• (cs)

    The problem is simply that nobody has ever written a good randomization routine, even though the demand for something like that is very large. So all you need to do is write something decent, and oh man, the world will lay at your doorstep!

    No wait, I'll have to rephrase that so the people here will understand.

    1. Write a decent random routine
    2. ?????
    3. Profit!
  • Chief Architech Gerald (unregistered)

    Dear Database Architect,

    Directive 595 part 9 is as follows.

    "Random number generators give lack of predictability, more costly evolution, inhibit the use of the functions acting as a service to applications and make them an inhibitor to evolution."

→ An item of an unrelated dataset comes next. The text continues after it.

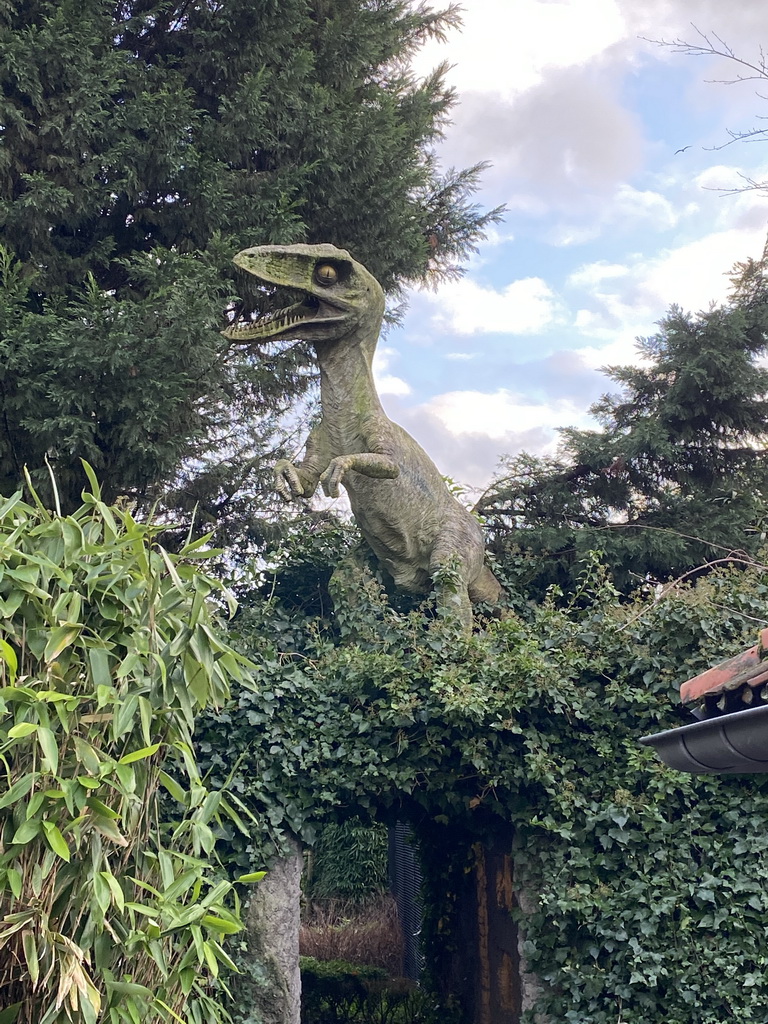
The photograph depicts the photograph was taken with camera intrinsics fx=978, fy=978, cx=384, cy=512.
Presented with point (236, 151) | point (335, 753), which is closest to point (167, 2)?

    As such, please remove from all production code and replace with 42.

    Sincerely, Chief Architect Gerald

  • nag-geoff (unregistered) in reply to Chief Architech Gerald
    Chief Architech Gerald:
    Dear Database Architect,

    Directive 595 part 9 is as follows.

    "Random number generators give lack of predictability, more costly evolution, inhibit the use of the functions acting as a service to applications and make them an inhibitor to evolution."

    As such, please remove from all production code and replace with 42.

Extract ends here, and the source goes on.